L’objectif de ce point de presse, selon le général Daouda Dembélé, est d’éclairer la lanterne de l’opinion nationale et internationale sur ce qu’on peut appeler désormais l’affaire de « l’utilisation d’un aéronef militaire par des civils ».

Il convient de signaler que cette sortie médiatique est consécutive à l’affrètement, il y a quelques jours, d’un avion militaire par la famille Kane pour ses besoins à Nioro du Sahel. Toute chose qui a suscité chez certains internautes des «commentaires, incompréhensions et autres interrogations », sur les réseaux sociaux.

Dans sa communication, le chef d’état-major de l’Armée de l’Air a indiqué que toute personne physique ou morale peut bénéficier du service des aéronefs militaires de transports maliens. Quand cela arrive, ajoutera-t-il, il s’agit d’un affrètement.

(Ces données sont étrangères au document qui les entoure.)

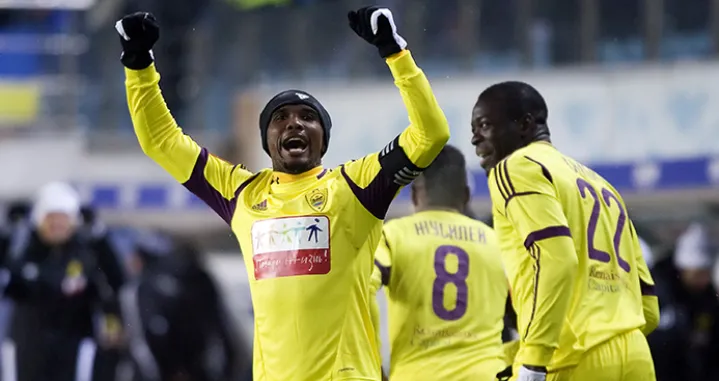KHIMKI, RUSSIA - MARCH 05: Samuel Eto'o of FC Anzhi Makhachkala celebrates after scoring a goal during the Russian Football League Championship match between FC Dynamo Moscow and FC Anzhi Makhachkala at the Arena Khimki Stadium on March 05, 2012 in Khimki, Russia. (Photo by Dmitry Korotayev/Epsilon/Getty Images)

« L’affrètement n’est ni une location, ni un service gracieux. Il consiste à assurer le service au prix coûtant sans aucun bénéfice pour l’Armée de l’Air », a déclaré l’animateur du point de presse. Dans l’affrètement, poursuivra le général Dembélé, le demandeur assure les frais inhérents à la mission, l’Armée de l’Air ne paie rien, elle ne demande pas non plus un quelconque bénéfice. Il s’agit, selon le chef de l’Armée de l’Air, tout simplement d’une assistance militaire en faveur de nos populations et de nos partenaires.

Le demandeur, conclut le général Dembélé, adresse sa demande au ministre de la Défense et des Anciens combattants  qui décide. Il ajoutera qu’en aucun cas, l’affrètement ne peut distraire une mission militaire.